O investigador, que se encontra atualmente a trabalhar na Jena University Hospital, na Alemanha, referiu que os “resultados mostram que a ferritina controla a produção de glucose no fígado de modo a que os níveis de glucose no sangue sejam mantidos dentro de um limite que permita a sobrevivência. Sem ferritina, os níveis de glucose continuaram a descer e os ratos morreram de sépsis.”
Ana Rita Carlos, uma investigadora doutorada da equipa de Miguel Soares, descobriu que “a razão pela qual a ferritina é necessária para que o fígado produza glucose prende-se com um mecanismo molecular que controla a expressão de um ou mais genes envolvidos neste processo.”
A investigadora esclareceu ainda que “quando a ferritina está ausente, o ferro desregula a produção da proteína glucose-6-fosfatase e o fígado perde a capacidade de secretar glucose. Quando isto acontece, a glucose não consegue ser usada por outros órgãos vitais como fonte de energia.”
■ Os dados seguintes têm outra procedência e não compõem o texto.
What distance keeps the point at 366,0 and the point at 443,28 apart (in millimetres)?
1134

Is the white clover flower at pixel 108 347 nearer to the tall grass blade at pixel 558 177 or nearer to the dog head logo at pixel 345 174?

A coautora deste estudo adiantou que “ao mesmo tempo que é essencial para muitas funções celulares vitais, o ferro tem de ser controlado no fígado para que não interfira com a produção de glucose. O mecanismo molecular através do qual isto ocorre depende da produção de ferritina, um complexo proteico que liga o ferro e evita que este interfira com a produção de glucose.”
O estudo desenvolvido pelos investigadores liderados por Miguel Soares acaba de ser publicado na revista científica ‘Cell’, e mesmo tratando-se de uma investigação fundamental pode “ter um impacto global no tratamento de uma doença séria”. Miguel Soares referiu que estas e outras descobertas podem “vir a ser traduzidas em tratamentos para doenças importantes”.
O IGC indica em comunicado que o “estudo foi conduzido no Instituto Gulbenkian de Ciência em colaboração com Jena University Hospital, na Alemanha, e a Université Claude Bernard Lyon, na França”.
O comunicado refere ainda que “o trabalho foi financiado pela Fundação para a Ciência e a Tecnologia, pelo Programa Harvard Medical School Portugal, pelo Conselho Europeu de Investigação, pela Deutsche Forschungsgemeinschaft, pelo Ministério de Educação e Investigação Federal Alemão, pela Agência Nacional de Investigação Francesa, e pela Medical Research Foundation.”